La seconda ipotesi prende in esame il caso in cui l’atto
deliberativo sia stato adottato da un organo la cui irregolare composizione non
sia stata impugnata. Anche in questa situazione non ci sono riflessi diretti
sulla validità dell’atto. L’atto, se non impugnato nei termini, è divenuto
inoppugnabile, esso ha acquistato stabilità.
A chiarimento si considera che il potere amministrativo è
conferito dalla legge per la cura di interessi che non sono propri del soggetto
che lo esercita e che richiedono una situazione di supremazia nell’ordinamento
giuridico (principio di legalità). A detto principio si aggiungono il principio
di necessità, cioè il dovere del soggetto investito del potere di perseguire
l’interesse pubblico sino a quando perduri la situazione che ha originato il
potere e l’esigenza di curare gli interessi per cui è esercitato.
***
▸ Consegna: Nel brano sull'atto deliberativo, sostituisci "organo" con "collegio" e riscrivi il tratto che va da "La seconda ipotesi" fino a "cui è esercitato.". Il materiale qui sotto non ha alcun legame con il brano.

▸ Estratti di dati:
***
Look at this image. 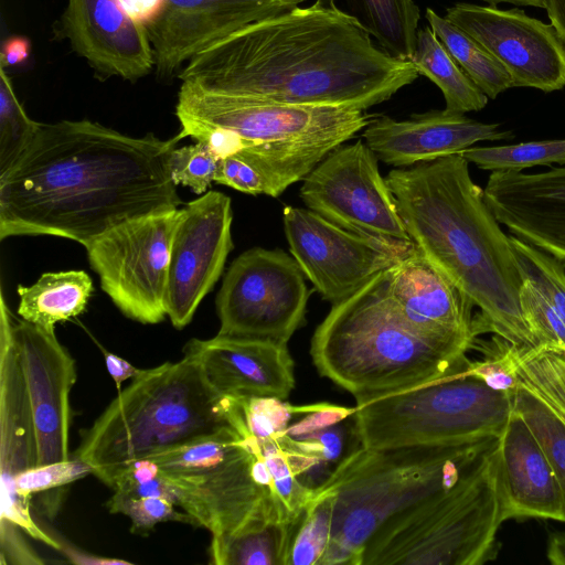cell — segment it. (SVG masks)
I'll return each instance as SVG.
<instances>
[{
  "mask_svg": "<svg viewBox=\"0 0 565 565\" xmlns=\"http://www.w3.org/2000/svg\"><path fill=\"white\" fill-rule=\"evenodd\" d=\"M182 138L132 137L87 119L40 124L0 175V239L49 235L85 247L126 221L178 209L169 161Z\"/></svg>",
  "mask_w": 565,
  "mask_h": 565,
  "instance_id": "obj_1",
  "label": "cell"
},
{
  "mask_svg": "<svg viewBox=\"0 0 565 565\" xmlns=\"http://www.w3.org/2000/svg\"><path fill=\"white\" fill-rule=\"evenodd\" d=\"M418 75L329 0H316L218 40L178 77L224 95L366 110Z\"/></svg>",
  "mask_w": 565,
  "mask_h": 565,
  "instance_id": "obj_2",
  "label": "cell"
},
{
  "mask_svg": "<svg viewBox=\"0 0 565 565\" xmlns=\"http://www.w3.org/2000/svg\"><path fill=\"white\" fill-rule=\"evenodd\" d=\"M461 153L385 177L419 253L479 308L484 333L540 348L520 303L522 278L505 235Z\"/></svg>",
  "mask_w": 565,
  "mask_h": 565,
  "instance_id": "obj_3",
  "label": "cell"
},
{
  "mask_svg": "<svg viewBox=\"0 0 565 565\" xmlns=\"http://www.w3.org/2000/svg\"><path fill=\"white\" fill-rule=\"evenodd\" d=\"M232 398L217 393L188 354L142 370L82 434L74 457L107 487L136 460L231 424Z\"/></svg>",
  "mask_w": 565,
  "mask_h": 565,
  "instance_id": "obj_4",
  "label": "cell"
},
{
  "mask_svg": "<svg viewBox=\"0 0 565 565\" xmlns=\"http://www.w3.org/2000/svg\"><path fill=\"white\" fill-rule=\"evenodd\" d=\"M390 274L391 268L332 305L311 339L319 374L355 403L457 374L470 362L428 343L399 319L388 295Z\"/></svg>",
  "mask_w": 565,
  "mask_h": 565,
  "instance_id": "obj_5",
  "label": "cell"
},
{
  "mask_svg": "<svg viewBox=\"0 0 565 565\" xmlns=\"http://www.w3.org/2000/svg\"><path fill=\"white\" fill-rule=\"evenodd\" d=\"M498 438L457 446L358 449L316 487L333 497L324 565H362L366 544L392 516L458 482Z\"/></svg>",
  "mask_w": 565,
  "mask_h": 565,
  "instance_id": "obj_6",
  "label": "cell"
},
{
  "mask_svg": "<svg viewBox=\"0 0 565 565\" xmlns=\"http://www.w3.org/2000/svg\"><path fill=\"white\" fill-rule=\"evenodd\" d=\"M503 522L495 443L452 487L388 519L362 565H481L495 558Z\"/></svg>",
  "mask_w": 565,
  "mask_h": 565,
  "instance_id": "obj_7",
  "label": "cell"
},
{
  "mask_svg": "<svg viewBox=\"0 0 565 565\" xmlns=\"http://www.w3.org/2000/svg\"><path fill=\"white\" fill-rule=\"evenodd\" d=\"M236 451L218 466L186 478H167L175 504L211 533L210 558L233 537L269 524L294 525L315 488L294 472L277 438L258 439L241 424Z\"/></svg>",
  "mask_w": 565,
  "mask_h": 565,
  "instance_id": "obj_8",
  "label": "cell"
},
{
  "mask_svg": "<svg viewBox=\"0 0 565 565\" xmlns=\"http://www.w3.org/2000/svg\"><path fill=\"white\" fill-rule=\"evenodd\" d=\"M512 411V395L459 372L355 403L352 417L365 448L457 446L498 438Z\"/></svg>",
  "mask_w": 565,
  "mask_h": 565,
  "instance_id": "obj_9",
  "label": "cell"
},
{
  "mask_svg": "<svg viewBox=\"0 0 565 565\" xmlns=\"http://www.w3.org/2000/svg\"><path fill=\"white\" fill-rule=\"evenodd\" d=\"M175 115L183 138L220 130L237 137L243 147L331 138L345 142L371 120L365 110L358 108L224 95L190 82L180 86Z\"/></svg>",
  "mask_w": 565,
  "mask_h": 565,
  "instance_id": "obj_10",
  "label": "cell"
},
{
  "mask_svg": "<svg viewBox=\"0 0 565 565\" xmlns=\"http://www.w3.org/2000/svg\"><path fill=\"white\" fill-rule=\"evenodd\" d=\"M310 294L292 256L247 249L233 260L217 292V334L288 343L306 322Z\"/></svg>",
  "mask_w": 565,
  "mask_h": 565,
  "instance_id": "obj_11",
  "label": "cell"
},
{
  "mask_svg": "<svg viewBox=\"0 0 565 565\" xmlns=\"http://www.w3.org/2000/svg\"><path fill=\"white\" fill-rule=\"evenodd\" d=\"M179 207L126 221L85 248L102 289L129 319L145 324L167 316L166 290Z\"/></svg>",
  "mask_w": 565,
  "mask_h": 565,
  "instance_id": "obj_12",
  "label": "cell"
},
{
  "mask_svg": "<svg viewBox=\"0 0 565 565\" xmlns=\"http://www.w3.org/2000/svg\"><path fill=\"white\" fill-rule=\"evenodd\" d=\"M282 223L291 256L331 305L348 299L415 249L412 241L348 231L308 207L286 205Z\"/></svg>",
  "mask_w": 565,
  "mask_h": 565,
  "instance_id": "obj_13",
  "label": "cell"
},
{
  "mask_svg": "<svg viewBox=\"0 0 565 565\" xmlns=\"http://www.w3.org/2000/svg\"><path fill=\"white\" fill-rule=\"evenodd\" d=\"M377 161L360 139L341 145L303 178L300 198L309 210L348 231L412 241Z\"/></svg>",
  "mask_w": 565,
  "mask_h": 565,
  "instance_id": "obj_14",
  "label": "cell"
},
{
  "mask_svg": "<svg viewBox=\"0 0 565 565\" xmlns=\"http://www.w3.org/2000/svg\"><path fill=\"white\" fill-rule=\"evenodd\" d=\"M232 203L209 190L179 209L166 290V312L172 326H188L203 298L221 277L233 249Z\"/></svg>",
  "mask_w": 565,
  "mask_h": 565,
  "instance_id": "obj_15",
  "label": "cell"
},
{
  "mask_svg": "<svg viewBox=\"0 0 565 565\" xmlns=\"http://www.w3.org/2000/svg\"><path fill=\"white\" fill-rule=\"evenodd\" d=\"M446 19L487 49L508 71L514 87L544 93L565 86V46L552 24L521 9L458 2Z\"/></svg>",
  "mask_w": 565,
  "mask_h": 565,
  "instance_id": "obj_16",
  "label": "cell"
},
{
  "mask_svg": "<svg viewBox=\"0 0 565 565\" xmlns=\"http://www.w3.org/2000/svg\"><path fill=\"white\" fill-rule=\"evenodd\" d=\"M388 295L399 319L444 351L465 356L483 334L473 302L416 246L391 268Z\"/></svg>",
  "mask_w": 565,
  "mask_h": 565,
  "instance_id": "obj_17",
  "label": "cell"
},
{
  "mask_svg": "<svg viewBox=\"0 0 565 565\" xmlns=\"http://www.w3.org/2000/svg\"><path fill=\"white\" fill-rule=\"evenodd\" d=\"M10 331L32 409L36 466L67 460L75 361L57 340L55 330L12 317Z\"/></svg>",
  "mask_w": 565,
  "mask_h": 565,
  "instance_id": "obj_18",
  "label": "cell"
},
{
  "mask_svg": "<svg viewBox=\"0 0 565 565\" xmlns=\"http://www.w3.org/2000/svg\"><path fill=\"white\" fill-rule=\"evenodd\" d=\"M303 0H162L145 23L154 70L172 77L201 51L254 22L290 11Z\"/></svg>",
  "mask_w": 565,
  "mask_h": 565,
  "instance_id": "obj_19",
  "label": "cell"
},
{
  "mask_svg": "<svg viewBox=\"0 0 565 565\" xmlns=\"http://www.w3.org/2000/svg\"><path fill=\"white\" fill-rule=\"evenodd\" d=\"M60 33L99 78L135 82L154 68L148 31L121 0H67Z\"/></svg>",
  "mask_w": 565,
  "mask_h": 565,
  "instance_id": "obj_20",
  "label": "cell"
},
{
  "mask_svg": "<svg viewBox=\"0 0 565 565\" xmlns=\"http://www.w3.org/2000/svg\"><path fill=\"white\" fill-rule=\"evenodd\" d=\"M287 344L216 334L207 340H190L184 354L198 361L207 383L221 395L287 399L296 383Z\"/></svg>",
  "mask_w": 565,
  "mask_h": 565,
  "instance_id": "obj_21",
  "label": "cell"
},
{
  "mask_svg": "<svg viewBox=\"0 0 565 565\" xmlns=\"http://www.w3.org/2000/svg\"><path fill=\"white\" fill-rule=\"evenodd\" d=\"M12 315L1 297L0 322V522L31 530V501L20 497L14 478L38 465L36 438L29 393L11 338Z\"/></svg>",
  "mask_w": 565,
  "mask_h": 565,
  "instance_id": "obj_22",
  "label": "cell"
},
{
  "mask_svg": "<svg viewBox=\"0 0 565 565\" xmlns=\"http://www.w3.org/2000/svg\"><path fill=\"white\" fill-rule=\"evenodd\" d=\"M483 198L511 234L565 264V166L539 173L492 171Z\"/></svg>",
  "mask_w": 565,
  "mask_h": 565,
  "instance_id": "obj_23",
  "label": "cell"
},
{
  "mask_svg": "<svg viewBox=\"0 0 565 565\" xmlns=\"http://www.w3.org/2000/svg\"><path fill=\"white\" fill-rule=\"evenodd\" d=\"M363 137L379 160L395 168L458 154L479 141L514 138L498 124H484L447 109L413 114L403 120L375 117L364 128Z\"/></svg>",
  "mask_w": 565,
  "mask_h": 565,
  "instance_id": "obj_24",
  "label": "cell"
},
{
  "mask_svg": "<svg viewBox=\"0 0 565 565\" xmlns=\"http://www.w3.org/2000/svg\"><path fill=\"white\" fill-rule=\"evenodd\" d=\"M504 520L542 518L563 522L557 476L537 439L514 411L497 439Z\"/></svg>",
  "mask_w": 565,
  "mask_h": 565,
  "instance_id": "obj_25",
  "label": "cell"
},
{
  "mask_svg": "<svg viewBox=\"0 0 565 565\" xmlns=\"http://www.w3.org/2000/svg\"><path fill=\"white\" fill-rule=\"evenodd\" d=\"M513 353L519 377L513 411L524 419L557 476L565 522V356L515 344Z\"/></svg>",
  "mask_w": 565,
  "mask_h": 565,
  "instance_id": "obj_26",
  "label": "cell"
},
{
  "mask_svg": "<svg viewBox=\"0 0 565 565\" xmlns=\"http://www.w3.org/2000/svg\"><path fill=\"white\" fill-rule=\"evenodd\" d=\"M341 139H320L288 143H249L220 159L215 183L236 191L277 198L303 178Z\"/></svg>",
  "mask_w": 565,
  "mask_h": 565,
  "instance_id": "obj_27",
  "label": "cell"
},
{
  "mask_svg": "<svg viewBox=\"0 0 565 565\" xmlns=\"http://www.w3.org/2000/svg\"><path fill=\"white\" fill-rule=\"evenodd\" d=\"M522 278L520 303L537 347L565 356V264L510 235Z\"/></svg>",
  "mask_w": 565,
  "mask_h": 565,
  "instance_id": "obj_28",
  "label": "cell"
},
{
  "mask_svg": "<svg viewBox=\"0 0 565 565\" xmlns=\"http://www.w3.org/2000/svg\"><path fill=\"white\" fill-rule=\"evenodd\" d=\"M93 281L84 270L44 273L30 286L19 285L18 315L21 319L55 330L86 309L93 292Z\"/></svg>",
  "mask_w": 565,
  "mask_h": 565,
  "instance_id": "obj_29",
  "label": "cell"
},
{
  "mask_svg": "<svg viewBox=\"0 0 565 565\" xmlns=\"http://www.w3.org/2000/svg\"><path fill=\"white\" fill-rule=\"evenodd\" d=\"M329 1L353 19L386 54L411 62L420 19L414 0Z\"/></svg>",
  "mask_w": 565,
  "mask_h": 565,
  "instance_id": "obj_30",
  "label": "cell"
},
{
  "mask_svg": "<svg viewBox=\"0 0 565 565\" xmlns=\"http://www.w3.org/2000/svg\"><path fill=\"white\" fill-rule=\"evenodd\" d=\"M411 62L419 73L441 90L447 110L457 113L479 111L488 97L458 65L430 26L418 29Z\"/></svg>",
  "mask_w": 565,
  "mask_h": 565,
  "instance_id": "obj_31",
  "label": "cell"
},
{
  "mask_svg": "<svg viewBox=\"0 0 565 565\" xmlns=\"http://www.w3.org/2000/svg\"><path fill=\"white\" fill-rule=\"evenodd\" d=\"M425 18L458 65L488 98L494 99L514 87L504 66L478 41L431 8L426 9Z\"/></svg>",
  "mask_w": 565,
  "mask_h": 565,
  "instance_id": "obj_32",
  "label": "cell"
},
{
  "mask_svg": "<svg viewBox=\"0 0 565 565\" xmlns=\"http://www.w3.org/2000/svg\"><path fill=\"white\" fill-rule=\"evenodd\" d=\"M242 438V430L230 424L216 433L147 458L153 460L168 477H192L225 461L239 447Z\"/></svg>",
  "mask_w": 565,
  "mask_h": 565,
  "instance_id": "obj_33",
  "label": "cell"
},
{
  "mask_svg": "<svg viewBox=\"0 0 565 565\" xmlns=\"http://www.w3.org/2000/svg\"><path fill=\"white\" fill-rule=\"evenodd\" d=\"M296 524V523H295ZM294 525L269 524L231 539L210 563L216 565H287Z\"/></svg>",
  "mask_w": 565,
  "mask_h": 565,
  "instance_id": "obj_34",
  "label": "cell"
},
{
  "mask_svg": "<svg viewBox=\"0 0 565 565\" xmlns=\"http://www.w3.org/2000/svg\"><path fill=\"white\" fill-rule=\"evenodd\" d=\"M333 497L315 488L295 524L287 565H324L331 540Z\"/></svg>",
  "mask_w": 565,
  "mask_h": 565,
  "instance_id": "obj_35",
  "label": "cell"
},
{
  "mask_svg": "<svg viewBox=\"0 0 565 565\" xmlns=\"http://www.w3.org/2000/svg\"><path fill=\"white\" fill-rule=\"evenodd\" d=\"M468 162L489 171H522L534 166H565V139L527 141L508 146L470 147L461 152Z\"/></svg>",
  "mask_w": 565,
  "mask_h": 565,
  "instance_id": "obj_36",
  "label": "cell"
},
{
  "mask_svg": "<svg viewBox=\"0 0 565 565\" xmlns=\"http://www.w3.org/2000/svg\"><path fill=\"white\" fill-rule=\"evenodd\" d=\"M39 128L40 122L26 115L9 75L0 65V175L26 150Z\"/></svg>",
  "mask_w": 565,
  "mask_h": 565,
  "instance_id": "obj_37",
  "label": "cell"
},
{
  "mask_svg": "<svg viewBox=\"0 0 565 565\" xmlns=\"http://www.w3.org/2000/svg\"><path fill=\"white\" fill-rule=\"evenodd\" d=\"M340 424L303 436L291 437L284 433L276 437L294 472L305 484L308 486V476L315 470L339 460L343 448Z\"/></svg>",
  "mask_w": 565,
  "mask_h": 565,
  "instance_id": "obj_38",
  "label": "cell"
},
{
  "mask_svg": "<svg viewBox=\"0 0 565 565\" xmlns=\"http://www.w3.org/2000/svg\"><path fill=\"white\" fill-rule=\"evenodd\" d=\"M238 404L244 426L258 439H271L282 435L297 414L306 405L295 406L277 397H234Z\"/></svg>",
  "mask_w": 565,
  "mask_h": 565,
  "instance_id": "obj_39",
  "label": "cell"
},
{
  "mask_svg": "<svg viewBox=\"0 0 565 565\" xmlns=\"http://www.w3.org/2000/svg\"><path fill=\"white\" fill-rule=\"evenodd\" d=\"M220 158L203 142L177 147L170 156V175L175 185L204 194L215 181Z\"/></svg>",
  "mask_w": 565,
  "mask_h": 565,
  "instance_id": "obj_40",
  "label": "cell"
},
{
  "mask_svg": "<svg viewBox=\"0 0 565 565\" xmlns=\"http://www.w3.org/2000/svg\"><path fill=\"white\" fill-rule=\"evenodd\" d=\"M93 470L84 460L71 457L67 460L35 466L14 478L17 493L31 500L32 494L57 489L84 478Z\"/></svg>",
  "mask_w": 565,
  "mask_h": 565,
  "instance_id": "obj_41",
  "label": "cell"
},
{
  "mask_svg": "<svg viewBox=\"0 0 565 565\" xmlns=\"http://www.w3.org/2000/svg\"><path fill=\"white\" fill-rule=\"evenodd\" d=\"M175 504L163 497H143L127 500L115 507L110 513H121L131 521V530L145 532L154 525L168 521L192 524L191 518L184 512H178Z\"/></svg>",
  "mask_w": 565,
  "mask_h": 565,
  "instance_id": "obj_42",
  "label": "cell"
},
{
  "mask_svg": "<svg viewBox=\"0 0 565 565\" xmlns=\"http://www.w3.org/2000/svg\"><path fill=\"white\" fill-rule=\"evenodd\" d=\"M354 413V407H343L328 403L306 405L299 420L288 426L285 434L298 437L340 424Z\"/></svg>",
  "mask_w": 565,
  "mask_h": 565,
  "instance_id": "obj_43",
  "label": "cell"
},
{
  "mask_svg": "<svg viewBox=\"0 0 565 565\" xmlns=\"http://www.w3.org/2000/svg\"><path fill=\"white\" fill-rule=\"evenodd\" d=\"M21 529L14 525L0 526L1 564H43L26 543Z\"/></svg>",
  "mask_w": 565,
  "mask_h": 565,
  "instance_id": "obj_44",
  "label": "cell"
},
{
  "mask_svg": "<svg viewBox=\"0 0 565 565\" xmlns=\"http://www.w3.org/2000/svg\"><path fill=\"white\" fill-rule=\"evenodd\" d=\"M104 356L107 371L116 383L118 391H120L122 382L137 377L142 371L114 353L105 352Z\"/></svg>",
  "mask_w": 565,
  "mask_h": 565,
  "instance_id": "obj_45",
  "label": "cell"
},
{
  "mask_svg": "<svg viewBox=\"0 0 565 565\" xmlns=\"http://www.w3.org/2000/svg\"><path fill=\"white\" fill-rule=\"evenodd\" d=\"M28 43L22 39H13L3 46L0 56L2 67L11 66L24 61L28 57Z\"/></svg>",
  "mask_w": 565,
  "mask_h": 565,
  "instance_id": "obj_46",
  "label": "cell"
},
{
  "mask_svg": "<svg viewBox=\"0 0 565 565\" xmlns=\"http://www.w3.org/2000/svg\"><path fill=\"white\" fill-rule=\"evenodd\" d=\"M64 551V554L68 558L70 562L74 564H82V565H109V564H130L127 561L113 558V557H104V556H96L87 553H83L77 550H73L71 547L62 548Z\"/></svg>",
  "mask_w": 565,
  "mask_h": 565,
  "instance_id": "obj_47",
  "label": "cell"
},
{
  "mask_svg": "<svg viewBox=\"0 0 565 565\" xmlns=\"http://www.w3.org/2000/svg\"><path fill=\"white\" fill-rule=\"evenodd\" d=\"M545 10L552 26L565 46V0H546Z\"/></svg>",
  "mask_w": 565,
  "mask_h": 565,
  "instance_id": "obj_48",
  "label": "cell"
},
{
  "mask_svg": "<svg viewBox=\"0 0 565 565\" xmlns=\"http://www.w3.org/2000/svg\"><path fill=\"white\" fill-rule=\"evenodd\" d=\"M546 556L553 565H565V532L550 535Z\"/></svg>",
  "mask_w": 565,
  "mask_h": 565,
  "instance_id": "obj_49",
  "label": "cell"
},
{
  "mask_svg": "<svg viewBox=\"0 0 565 565\" xmlns=\"http://www.w3.org/2000/svg\"><path fill=\"white\" fill-rule=\"evenodd\" d=\"M487 2L489 6L495 7L499 3H511L515 6L523 7H536V8H546V0H481Z\"/></svg>",
  "mask_w": 565,
  "mask_h": 565,
  "instance_id": "obj_50",
  "label": "cell"
}]
</instances>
***
▸ Risultato:
La seconda ipotesi prende in esame il caso in cui l’atto
deliberativo sia stato adottato da un collegio la cui irregolare composizione non
sia stata impugnata. Anche in questa situazione non ci sono riflessi diretti
sulla validità dell’atto. L’atto, se non impugnato nei termini, è divenuto
inoppugnabile, esso ha acquistato stabilità.
A chiarimento si considera che il potere amministrativo è
conferito dalla legge per la cura di interessi che non sono propri del soggetto
che lo esercita e che richiedono una situazione di supremazia nell’ordinamento
giuridico (principio di legalità). A detto principio si aggiungono il principio
di necessità, cioè il dovere del soggetto investito del potere di perseguire
l’interesse pubblico sino a quando perduri la situazione che ha originato il
potere e l’esigenza di curare gli interessi per cui è esercitato.